In an audio recording leaked by an unnamed source and distributed via social networks and included with the Public Ministry’s lawsuit, FUNAI’s Leal is heard to say that this is “the right time for indigenous people to discuss a policy aimed at legalizing gold mining in the Munduruku TI.” His comments are similar to those made by Environmental Minister Salles in April, when he suggested that the government should take advantage of the pandemic to “pass reforms of [environmental] deregulation [and] simplification.”
The government strategy has indeed attracted some indigenous people to participate in illegal mining. “The intrusion of white miners into the interior of indigenous territories often has the support of indigenous criminals who receive commissions or directly carry out the activity and… go so far as to threaten relatives by sharing photos on social networks bearing firearms,” says the MPF-PA document. “The use of serious threats against [indigenous] peers of their own ethnicity has been commonplace, in order to keep them silent and not to inform the press and authorities about the situation of extreme violence and existential risk to which they have been subjected.”
Contacted by Mongabay, the MPF press office was not available to give a position on the progress of the lawsuit.
Greenpeace’s Marçal says that mining has been causing indelible damage in the Amazon. She recalls that a 2018 technical report by the Federal Police attested to the fact that the Tapajós River — which passes through several TIs, including those of the Munduruku and Sai Cinza peoples, along with several conservation units — was at the time receiving dumped mining waste totaling at least seven million tons per year.
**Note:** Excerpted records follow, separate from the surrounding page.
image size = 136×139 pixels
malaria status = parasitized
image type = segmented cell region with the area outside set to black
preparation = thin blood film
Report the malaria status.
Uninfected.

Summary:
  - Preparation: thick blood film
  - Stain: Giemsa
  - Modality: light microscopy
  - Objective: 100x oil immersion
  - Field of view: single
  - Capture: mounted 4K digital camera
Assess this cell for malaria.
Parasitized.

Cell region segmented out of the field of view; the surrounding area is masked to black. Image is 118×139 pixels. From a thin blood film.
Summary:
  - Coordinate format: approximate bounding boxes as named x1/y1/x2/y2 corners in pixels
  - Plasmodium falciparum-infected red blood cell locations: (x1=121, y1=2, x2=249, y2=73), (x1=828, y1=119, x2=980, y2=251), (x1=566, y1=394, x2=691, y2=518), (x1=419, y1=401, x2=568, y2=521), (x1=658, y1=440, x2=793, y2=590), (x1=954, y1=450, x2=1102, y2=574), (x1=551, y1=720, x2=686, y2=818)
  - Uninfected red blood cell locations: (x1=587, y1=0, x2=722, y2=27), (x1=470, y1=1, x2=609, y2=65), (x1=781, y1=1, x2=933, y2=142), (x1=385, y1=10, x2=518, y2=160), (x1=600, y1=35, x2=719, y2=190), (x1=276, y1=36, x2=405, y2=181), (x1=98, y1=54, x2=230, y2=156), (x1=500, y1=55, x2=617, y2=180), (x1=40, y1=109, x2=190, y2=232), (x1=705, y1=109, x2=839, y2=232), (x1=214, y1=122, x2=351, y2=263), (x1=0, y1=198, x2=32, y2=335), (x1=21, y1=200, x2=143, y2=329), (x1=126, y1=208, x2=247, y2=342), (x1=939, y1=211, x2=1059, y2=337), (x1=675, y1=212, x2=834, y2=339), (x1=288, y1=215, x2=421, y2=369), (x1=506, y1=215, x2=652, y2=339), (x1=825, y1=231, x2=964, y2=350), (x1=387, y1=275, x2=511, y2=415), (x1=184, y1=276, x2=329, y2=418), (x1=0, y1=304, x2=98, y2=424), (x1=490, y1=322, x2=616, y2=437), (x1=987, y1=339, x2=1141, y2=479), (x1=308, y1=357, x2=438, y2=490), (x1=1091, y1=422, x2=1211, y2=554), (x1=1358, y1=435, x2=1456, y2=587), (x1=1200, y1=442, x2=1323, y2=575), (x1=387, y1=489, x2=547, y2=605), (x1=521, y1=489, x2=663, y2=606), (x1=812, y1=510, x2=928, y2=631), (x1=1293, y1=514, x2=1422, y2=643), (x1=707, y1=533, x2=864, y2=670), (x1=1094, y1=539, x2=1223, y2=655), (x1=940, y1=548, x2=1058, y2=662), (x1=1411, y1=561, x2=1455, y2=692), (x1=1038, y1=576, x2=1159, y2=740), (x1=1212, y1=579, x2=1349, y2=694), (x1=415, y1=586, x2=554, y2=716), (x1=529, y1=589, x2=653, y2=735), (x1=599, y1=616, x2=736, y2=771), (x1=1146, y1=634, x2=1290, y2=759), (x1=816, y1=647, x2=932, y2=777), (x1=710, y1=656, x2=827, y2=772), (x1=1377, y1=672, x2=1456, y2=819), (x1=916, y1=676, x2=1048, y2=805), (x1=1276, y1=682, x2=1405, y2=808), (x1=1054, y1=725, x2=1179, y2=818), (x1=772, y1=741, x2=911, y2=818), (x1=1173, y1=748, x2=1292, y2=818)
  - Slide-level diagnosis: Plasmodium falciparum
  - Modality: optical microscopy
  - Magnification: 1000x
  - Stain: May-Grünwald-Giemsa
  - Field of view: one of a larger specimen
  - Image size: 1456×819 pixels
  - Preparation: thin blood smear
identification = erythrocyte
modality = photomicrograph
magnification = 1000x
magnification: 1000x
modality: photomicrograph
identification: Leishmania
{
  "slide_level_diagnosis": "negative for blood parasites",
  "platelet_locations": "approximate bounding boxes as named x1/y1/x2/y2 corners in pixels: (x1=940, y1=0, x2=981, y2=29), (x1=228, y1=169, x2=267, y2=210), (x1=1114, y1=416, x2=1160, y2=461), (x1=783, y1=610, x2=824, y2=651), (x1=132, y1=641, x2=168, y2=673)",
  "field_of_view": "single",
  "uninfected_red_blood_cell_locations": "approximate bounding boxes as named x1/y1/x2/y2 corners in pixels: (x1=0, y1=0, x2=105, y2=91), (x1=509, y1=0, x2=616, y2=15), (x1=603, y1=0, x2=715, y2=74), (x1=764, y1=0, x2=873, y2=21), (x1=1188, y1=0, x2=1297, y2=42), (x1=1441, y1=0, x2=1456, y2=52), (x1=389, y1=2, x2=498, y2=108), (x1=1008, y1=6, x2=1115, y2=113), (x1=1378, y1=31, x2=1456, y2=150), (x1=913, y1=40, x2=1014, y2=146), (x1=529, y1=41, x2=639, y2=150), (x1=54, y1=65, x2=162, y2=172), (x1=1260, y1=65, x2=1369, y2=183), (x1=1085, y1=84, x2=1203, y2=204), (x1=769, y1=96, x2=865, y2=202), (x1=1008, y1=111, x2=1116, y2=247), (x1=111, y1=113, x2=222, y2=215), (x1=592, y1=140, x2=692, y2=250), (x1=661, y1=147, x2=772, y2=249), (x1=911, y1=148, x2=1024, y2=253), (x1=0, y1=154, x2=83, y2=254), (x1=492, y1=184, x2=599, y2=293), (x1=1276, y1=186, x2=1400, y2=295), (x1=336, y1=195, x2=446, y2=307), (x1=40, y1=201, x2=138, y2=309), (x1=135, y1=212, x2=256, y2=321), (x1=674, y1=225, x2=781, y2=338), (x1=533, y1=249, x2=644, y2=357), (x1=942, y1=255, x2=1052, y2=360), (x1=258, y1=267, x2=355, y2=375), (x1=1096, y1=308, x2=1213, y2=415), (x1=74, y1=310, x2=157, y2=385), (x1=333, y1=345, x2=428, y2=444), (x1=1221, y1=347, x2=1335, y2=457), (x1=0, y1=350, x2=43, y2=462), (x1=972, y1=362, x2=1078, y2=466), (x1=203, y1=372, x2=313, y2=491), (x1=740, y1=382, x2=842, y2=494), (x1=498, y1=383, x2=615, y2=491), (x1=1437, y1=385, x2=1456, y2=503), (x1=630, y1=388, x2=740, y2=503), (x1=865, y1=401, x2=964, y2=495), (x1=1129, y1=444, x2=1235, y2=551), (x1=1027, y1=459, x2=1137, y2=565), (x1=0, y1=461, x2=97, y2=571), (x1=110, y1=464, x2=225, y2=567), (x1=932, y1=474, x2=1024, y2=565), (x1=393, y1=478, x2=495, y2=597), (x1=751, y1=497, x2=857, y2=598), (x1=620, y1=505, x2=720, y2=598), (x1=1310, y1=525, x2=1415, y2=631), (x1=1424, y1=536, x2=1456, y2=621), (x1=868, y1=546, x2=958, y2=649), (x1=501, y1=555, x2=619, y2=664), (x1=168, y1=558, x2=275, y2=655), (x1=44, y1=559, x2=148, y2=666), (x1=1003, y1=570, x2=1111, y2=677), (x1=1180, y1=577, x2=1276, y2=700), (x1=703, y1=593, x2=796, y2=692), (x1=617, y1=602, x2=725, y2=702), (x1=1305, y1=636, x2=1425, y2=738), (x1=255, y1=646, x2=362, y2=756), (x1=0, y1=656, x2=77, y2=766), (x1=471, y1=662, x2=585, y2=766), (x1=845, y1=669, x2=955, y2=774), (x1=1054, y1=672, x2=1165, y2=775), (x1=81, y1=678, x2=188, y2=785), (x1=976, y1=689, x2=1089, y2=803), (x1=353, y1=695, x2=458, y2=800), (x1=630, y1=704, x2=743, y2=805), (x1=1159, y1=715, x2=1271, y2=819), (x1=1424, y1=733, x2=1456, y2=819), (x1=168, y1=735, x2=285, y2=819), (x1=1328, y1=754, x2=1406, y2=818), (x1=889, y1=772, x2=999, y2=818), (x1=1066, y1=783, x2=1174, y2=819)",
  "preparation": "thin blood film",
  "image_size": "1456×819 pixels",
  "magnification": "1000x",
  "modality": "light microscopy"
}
That is “equivalent to saying that every 11 years, mining activity dumps in the Tapajós River the same amount, in mass, of sediments that Samarco [the mining company] illegally released into the Doce River, when its [iron mining] tailings dam broke [in November 2015],” according to the Federal Police report. The Samarco spill is considered Brazil’s greatest environmental disaster ever.
Last February, Bolsonaro pushed forward legislation authorizing mining on indigenous lands. The 191/2020 bill awaits analysis via the creation of a special commission within the House of Deputies. However, the head of the lower house has so far blocked the bill.